Il formichino Gino, infatti, pur essendo in netta minoranza e solo, non si era unito all’isteria collettiva, e così si salvò. Mentre tutti, con gli occhi rivolti al cielo seguivano il tappamento della Vasca, lui si mise a raccogliere tutte le bottiglie di sciampagn abbandonate nel fango e, dopo averle stappate, le riempì di fresca acqua. Quindi prese la sua zappa, scavò una buca profonda, e ci nascose tutte le bottiglie piene d’acqua. 

E mica lo disse ai suoi fratelli e sorelle, altrimenti non sarebbe bastata per tutti. Si diceva, tra sé e sé: “In fondo… che colpa ne ho io se loro son stolti ed io saggio? Ho provato a dir loro che c’era una prospettiva diversa… Che colpa ne ho io, se non han saputo riconoscere che l’acqua del cielo era un gran bel ben di Dio? Che colpa ne ho io se invece di prendere in mano la zappa, si son messi a guardare tra le nuvole? Se mi avessero ascoltato… invece di trattarmi come uno scemo inaffidabile… avremmo acqua in abbondanza! Che crepino tutti! Che colpa ne ho io? Se la son cercata loro!”. 
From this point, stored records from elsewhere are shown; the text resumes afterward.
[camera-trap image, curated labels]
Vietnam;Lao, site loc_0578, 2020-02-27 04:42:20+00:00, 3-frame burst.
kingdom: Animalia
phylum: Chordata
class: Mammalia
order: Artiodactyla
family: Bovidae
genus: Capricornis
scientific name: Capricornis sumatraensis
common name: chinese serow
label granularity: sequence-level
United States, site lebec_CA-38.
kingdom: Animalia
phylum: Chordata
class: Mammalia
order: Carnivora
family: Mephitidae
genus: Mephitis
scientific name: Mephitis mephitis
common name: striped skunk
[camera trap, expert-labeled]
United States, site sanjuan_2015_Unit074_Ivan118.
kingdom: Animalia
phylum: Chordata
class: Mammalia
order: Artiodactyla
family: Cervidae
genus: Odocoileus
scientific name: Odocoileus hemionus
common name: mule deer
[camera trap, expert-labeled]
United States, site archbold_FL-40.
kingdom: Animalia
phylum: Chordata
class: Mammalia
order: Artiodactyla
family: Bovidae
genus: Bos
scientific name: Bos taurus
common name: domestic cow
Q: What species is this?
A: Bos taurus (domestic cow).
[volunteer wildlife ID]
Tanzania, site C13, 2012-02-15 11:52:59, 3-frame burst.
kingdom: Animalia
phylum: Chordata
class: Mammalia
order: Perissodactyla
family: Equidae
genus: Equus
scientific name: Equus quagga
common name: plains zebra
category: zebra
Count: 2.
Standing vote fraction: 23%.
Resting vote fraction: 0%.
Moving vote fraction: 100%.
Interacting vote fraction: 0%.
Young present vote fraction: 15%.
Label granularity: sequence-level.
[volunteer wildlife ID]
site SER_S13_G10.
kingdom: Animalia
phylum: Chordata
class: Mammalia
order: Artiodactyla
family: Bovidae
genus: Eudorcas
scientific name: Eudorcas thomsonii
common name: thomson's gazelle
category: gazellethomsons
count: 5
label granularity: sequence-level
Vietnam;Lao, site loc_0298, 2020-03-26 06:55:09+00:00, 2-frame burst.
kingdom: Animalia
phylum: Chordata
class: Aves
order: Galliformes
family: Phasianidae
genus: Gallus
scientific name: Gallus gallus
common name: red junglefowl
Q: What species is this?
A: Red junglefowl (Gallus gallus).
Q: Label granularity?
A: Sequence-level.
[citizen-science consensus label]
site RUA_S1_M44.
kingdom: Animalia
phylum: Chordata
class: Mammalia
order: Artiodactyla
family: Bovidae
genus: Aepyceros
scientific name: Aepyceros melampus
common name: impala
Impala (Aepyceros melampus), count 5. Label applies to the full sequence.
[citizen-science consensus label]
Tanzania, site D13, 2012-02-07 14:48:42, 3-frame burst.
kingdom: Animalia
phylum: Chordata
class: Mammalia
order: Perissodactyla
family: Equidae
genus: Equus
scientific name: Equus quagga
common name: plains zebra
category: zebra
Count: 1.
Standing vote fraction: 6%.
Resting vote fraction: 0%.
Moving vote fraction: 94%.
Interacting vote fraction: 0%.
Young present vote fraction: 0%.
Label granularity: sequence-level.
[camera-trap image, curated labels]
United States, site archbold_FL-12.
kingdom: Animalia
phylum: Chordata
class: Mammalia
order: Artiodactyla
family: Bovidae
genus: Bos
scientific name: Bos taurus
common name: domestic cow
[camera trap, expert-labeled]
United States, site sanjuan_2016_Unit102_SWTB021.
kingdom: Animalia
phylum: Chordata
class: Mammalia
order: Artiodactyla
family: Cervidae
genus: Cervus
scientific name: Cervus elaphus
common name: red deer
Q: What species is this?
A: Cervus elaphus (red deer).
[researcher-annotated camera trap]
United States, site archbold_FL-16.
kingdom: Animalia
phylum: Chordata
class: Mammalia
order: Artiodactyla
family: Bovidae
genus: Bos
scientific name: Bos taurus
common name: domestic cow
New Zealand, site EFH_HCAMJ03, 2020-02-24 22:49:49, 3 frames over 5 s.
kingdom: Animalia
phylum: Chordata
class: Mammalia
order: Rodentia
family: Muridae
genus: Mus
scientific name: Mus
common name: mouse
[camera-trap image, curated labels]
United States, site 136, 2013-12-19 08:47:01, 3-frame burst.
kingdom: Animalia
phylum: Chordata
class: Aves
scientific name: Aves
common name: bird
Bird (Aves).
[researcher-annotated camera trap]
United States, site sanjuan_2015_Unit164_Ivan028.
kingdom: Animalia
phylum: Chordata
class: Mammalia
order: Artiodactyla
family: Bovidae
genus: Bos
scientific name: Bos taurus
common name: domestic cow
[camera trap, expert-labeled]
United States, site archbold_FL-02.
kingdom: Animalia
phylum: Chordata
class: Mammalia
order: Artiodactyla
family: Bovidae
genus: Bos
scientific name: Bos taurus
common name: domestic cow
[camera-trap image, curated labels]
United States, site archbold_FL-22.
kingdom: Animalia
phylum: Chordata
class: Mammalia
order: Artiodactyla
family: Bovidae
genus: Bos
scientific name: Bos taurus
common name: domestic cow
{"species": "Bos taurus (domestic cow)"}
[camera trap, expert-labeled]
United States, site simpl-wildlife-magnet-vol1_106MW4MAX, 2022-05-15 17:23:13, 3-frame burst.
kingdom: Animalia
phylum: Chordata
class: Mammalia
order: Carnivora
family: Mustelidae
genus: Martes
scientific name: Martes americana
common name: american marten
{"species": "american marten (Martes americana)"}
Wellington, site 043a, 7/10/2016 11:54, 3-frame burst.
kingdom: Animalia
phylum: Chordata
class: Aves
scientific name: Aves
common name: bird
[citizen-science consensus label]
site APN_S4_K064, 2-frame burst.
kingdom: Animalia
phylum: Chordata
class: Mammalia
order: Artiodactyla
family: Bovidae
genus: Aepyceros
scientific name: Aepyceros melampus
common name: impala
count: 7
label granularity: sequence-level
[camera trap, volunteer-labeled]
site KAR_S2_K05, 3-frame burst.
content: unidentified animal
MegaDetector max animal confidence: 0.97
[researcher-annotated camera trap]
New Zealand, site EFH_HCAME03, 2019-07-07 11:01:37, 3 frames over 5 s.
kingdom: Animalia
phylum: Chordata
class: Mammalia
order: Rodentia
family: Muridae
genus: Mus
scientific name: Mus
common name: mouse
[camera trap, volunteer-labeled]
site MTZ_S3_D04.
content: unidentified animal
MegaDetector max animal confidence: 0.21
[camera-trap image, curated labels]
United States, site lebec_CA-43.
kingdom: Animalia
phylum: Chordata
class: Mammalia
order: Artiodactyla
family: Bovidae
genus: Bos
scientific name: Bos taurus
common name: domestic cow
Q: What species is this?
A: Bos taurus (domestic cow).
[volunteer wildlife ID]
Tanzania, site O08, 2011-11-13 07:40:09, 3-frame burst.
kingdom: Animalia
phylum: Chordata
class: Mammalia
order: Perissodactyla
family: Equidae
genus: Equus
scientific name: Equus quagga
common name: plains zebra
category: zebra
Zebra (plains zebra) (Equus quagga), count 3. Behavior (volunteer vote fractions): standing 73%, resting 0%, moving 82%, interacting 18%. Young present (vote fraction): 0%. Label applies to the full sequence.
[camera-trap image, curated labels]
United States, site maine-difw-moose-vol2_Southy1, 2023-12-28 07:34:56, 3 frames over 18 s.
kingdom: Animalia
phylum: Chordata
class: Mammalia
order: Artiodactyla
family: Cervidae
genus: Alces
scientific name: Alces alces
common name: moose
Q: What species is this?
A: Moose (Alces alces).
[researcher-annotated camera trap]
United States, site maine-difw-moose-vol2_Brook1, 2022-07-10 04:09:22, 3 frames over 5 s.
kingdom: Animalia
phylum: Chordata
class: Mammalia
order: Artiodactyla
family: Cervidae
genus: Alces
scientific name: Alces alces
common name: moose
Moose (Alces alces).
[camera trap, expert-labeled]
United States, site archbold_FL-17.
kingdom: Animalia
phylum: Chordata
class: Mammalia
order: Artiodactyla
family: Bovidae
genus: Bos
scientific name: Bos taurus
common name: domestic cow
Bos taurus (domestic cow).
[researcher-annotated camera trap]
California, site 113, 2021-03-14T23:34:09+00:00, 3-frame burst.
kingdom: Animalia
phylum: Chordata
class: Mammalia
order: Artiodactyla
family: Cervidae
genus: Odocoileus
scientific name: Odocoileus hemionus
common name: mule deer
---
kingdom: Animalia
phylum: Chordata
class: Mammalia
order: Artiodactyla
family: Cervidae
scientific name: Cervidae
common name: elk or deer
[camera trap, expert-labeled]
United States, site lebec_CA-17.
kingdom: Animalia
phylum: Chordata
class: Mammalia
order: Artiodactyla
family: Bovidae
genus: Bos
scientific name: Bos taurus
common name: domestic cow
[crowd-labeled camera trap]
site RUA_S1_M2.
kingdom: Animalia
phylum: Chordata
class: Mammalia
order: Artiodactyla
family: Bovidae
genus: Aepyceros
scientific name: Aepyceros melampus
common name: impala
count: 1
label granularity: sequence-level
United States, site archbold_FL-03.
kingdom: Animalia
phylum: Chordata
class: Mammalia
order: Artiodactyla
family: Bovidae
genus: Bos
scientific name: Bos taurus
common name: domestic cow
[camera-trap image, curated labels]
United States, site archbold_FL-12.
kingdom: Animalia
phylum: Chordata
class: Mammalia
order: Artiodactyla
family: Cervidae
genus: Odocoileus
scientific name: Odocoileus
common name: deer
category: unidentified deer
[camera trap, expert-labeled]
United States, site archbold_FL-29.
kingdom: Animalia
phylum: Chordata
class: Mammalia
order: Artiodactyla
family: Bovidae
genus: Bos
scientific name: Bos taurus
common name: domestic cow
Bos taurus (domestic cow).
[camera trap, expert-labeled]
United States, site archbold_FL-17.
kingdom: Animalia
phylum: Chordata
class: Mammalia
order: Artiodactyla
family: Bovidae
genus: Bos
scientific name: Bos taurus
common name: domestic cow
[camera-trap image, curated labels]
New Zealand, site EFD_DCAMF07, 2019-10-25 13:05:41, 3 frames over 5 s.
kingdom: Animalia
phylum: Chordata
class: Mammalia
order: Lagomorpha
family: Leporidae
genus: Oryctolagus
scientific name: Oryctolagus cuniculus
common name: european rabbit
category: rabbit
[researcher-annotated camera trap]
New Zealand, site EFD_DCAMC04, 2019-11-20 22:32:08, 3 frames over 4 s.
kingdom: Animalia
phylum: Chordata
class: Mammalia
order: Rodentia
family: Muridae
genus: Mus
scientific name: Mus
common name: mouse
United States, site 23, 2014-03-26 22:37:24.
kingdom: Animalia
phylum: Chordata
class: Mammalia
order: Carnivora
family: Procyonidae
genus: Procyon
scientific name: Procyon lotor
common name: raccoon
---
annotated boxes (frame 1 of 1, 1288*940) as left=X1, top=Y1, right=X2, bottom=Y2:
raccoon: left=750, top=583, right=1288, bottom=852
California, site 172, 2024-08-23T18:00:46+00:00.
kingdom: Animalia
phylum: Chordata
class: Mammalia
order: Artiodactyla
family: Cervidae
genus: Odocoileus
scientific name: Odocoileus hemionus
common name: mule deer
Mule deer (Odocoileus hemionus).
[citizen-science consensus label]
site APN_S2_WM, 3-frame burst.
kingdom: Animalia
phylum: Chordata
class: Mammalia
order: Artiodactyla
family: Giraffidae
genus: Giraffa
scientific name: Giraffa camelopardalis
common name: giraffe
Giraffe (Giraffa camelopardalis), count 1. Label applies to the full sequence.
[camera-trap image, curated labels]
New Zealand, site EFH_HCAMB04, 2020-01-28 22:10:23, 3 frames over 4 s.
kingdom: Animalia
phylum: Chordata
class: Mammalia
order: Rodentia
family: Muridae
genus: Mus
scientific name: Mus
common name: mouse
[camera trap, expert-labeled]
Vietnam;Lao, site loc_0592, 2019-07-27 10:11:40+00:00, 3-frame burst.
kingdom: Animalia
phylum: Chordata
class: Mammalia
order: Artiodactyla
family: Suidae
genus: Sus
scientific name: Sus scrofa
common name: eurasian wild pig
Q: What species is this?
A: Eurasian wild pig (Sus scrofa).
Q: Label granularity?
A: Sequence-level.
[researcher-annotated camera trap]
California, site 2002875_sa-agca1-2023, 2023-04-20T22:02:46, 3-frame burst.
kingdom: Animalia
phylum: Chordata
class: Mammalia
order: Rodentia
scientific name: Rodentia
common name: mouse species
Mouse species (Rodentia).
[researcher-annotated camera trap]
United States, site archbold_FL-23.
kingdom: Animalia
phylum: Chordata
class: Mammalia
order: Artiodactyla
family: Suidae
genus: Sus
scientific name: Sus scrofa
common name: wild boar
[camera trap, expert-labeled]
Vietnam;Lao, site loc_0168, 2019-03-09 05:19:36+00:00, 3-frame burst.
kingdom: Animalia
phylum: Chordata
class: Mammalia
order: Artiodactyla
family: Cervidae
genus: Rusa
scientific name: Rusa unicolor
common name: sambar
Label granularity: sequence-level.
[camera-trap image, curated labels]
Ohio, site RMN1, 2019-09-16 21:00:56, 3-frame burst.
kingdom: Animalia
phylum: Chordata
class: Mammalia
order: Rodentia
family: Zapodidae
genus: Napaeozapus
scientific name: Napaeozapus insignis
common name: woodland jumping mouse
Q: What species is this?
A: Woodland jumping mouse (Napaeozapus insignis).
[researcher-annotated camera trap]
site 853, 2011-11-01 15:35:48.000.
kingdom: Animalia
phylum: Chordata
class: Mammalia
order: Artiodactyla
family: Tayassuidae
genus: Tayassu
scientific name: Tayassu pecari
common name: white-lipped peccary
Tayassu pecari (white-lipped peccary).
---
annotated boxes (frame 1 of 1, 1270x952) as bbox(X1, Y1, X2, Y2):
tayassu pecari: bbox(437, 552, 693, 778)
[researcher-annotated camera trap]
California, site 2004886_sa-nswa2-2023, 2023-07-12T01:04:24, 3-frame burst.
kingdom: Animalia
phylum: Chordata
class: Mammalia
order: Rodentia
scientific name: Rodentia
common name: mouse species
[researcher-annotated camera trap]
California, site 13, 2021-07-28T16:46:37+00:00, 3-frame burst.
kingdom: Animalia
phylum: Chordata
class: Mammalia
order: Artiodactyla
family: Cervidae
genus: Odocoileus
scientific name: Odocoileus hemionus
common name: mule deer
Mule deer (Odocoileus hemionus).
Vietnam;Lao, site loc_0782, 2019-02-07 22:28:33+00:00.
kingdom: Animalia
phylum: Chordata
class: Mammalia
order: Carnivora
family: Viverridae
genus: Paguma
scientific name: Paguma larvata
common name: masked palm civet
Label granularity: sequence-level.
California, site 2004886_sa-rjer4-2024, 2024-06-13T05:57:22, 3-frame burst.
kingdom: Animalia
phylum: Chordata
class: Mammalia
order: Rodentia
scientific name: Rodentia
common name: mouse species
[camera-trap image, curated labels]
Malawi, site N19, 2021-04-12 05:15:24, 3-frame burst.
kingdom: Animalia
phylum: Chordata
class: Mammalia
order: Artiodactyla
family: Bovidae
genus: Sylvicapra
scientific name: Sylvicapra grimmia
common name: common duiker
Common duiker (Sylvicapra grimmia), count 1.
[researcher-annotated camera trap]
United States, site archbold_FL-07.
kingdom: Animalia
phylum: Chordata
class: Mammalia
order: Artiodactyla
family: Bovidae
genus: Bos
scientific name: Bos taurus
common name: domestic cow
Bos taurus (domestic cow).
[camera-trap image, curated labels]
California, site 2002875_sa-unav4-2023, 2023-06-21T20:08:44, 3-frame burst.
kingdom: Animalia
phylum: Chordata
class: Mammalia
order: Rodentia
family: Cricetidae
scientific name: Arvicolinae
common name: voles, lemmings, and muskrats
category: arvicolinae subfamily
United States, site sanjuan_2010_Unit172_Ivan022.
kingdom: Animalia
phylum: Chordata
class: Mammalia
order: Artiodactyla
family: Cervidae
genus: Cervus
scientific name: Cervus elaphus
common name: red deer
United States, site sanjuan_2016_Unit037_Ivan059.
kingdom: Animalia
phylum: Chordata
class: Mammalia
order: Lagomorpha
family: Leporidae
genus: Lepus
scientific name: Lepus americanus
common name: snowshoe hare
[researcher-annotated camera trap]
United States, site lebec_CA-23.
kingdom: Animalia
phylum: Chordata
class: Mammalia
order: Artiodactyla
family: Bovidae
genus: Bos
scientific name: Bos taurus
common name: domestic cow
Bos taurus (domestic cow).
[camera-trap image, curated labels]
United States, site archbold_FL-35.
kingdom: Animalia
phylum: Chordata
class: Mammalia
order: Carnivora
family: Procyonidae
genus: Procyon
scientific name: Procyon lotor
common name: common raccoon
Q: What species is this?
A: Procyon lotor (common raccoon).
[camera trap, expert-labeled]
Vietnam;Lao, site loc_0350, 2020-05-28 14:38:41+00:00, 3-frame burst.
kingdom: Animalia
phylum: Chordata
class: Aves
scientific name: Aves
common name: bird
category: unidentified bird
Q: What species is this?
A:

E così andò: tutte le formiche di Belene creparono di sete dalla prima all’ultima, dopo aver riempito le loro tombe con le lacrime del senno di poi. Tutte, tranne Gino il formichino, ovviamente. Il quale vivo e vegeto sgambetta ancora sulle sponde del Danubio di Belene, centellinando ed assaporando quel meraviglioso ben di Dio dell’acqua discesa dalla Vasca da Bagno Volante e dai lui saggiamente imbottigliata.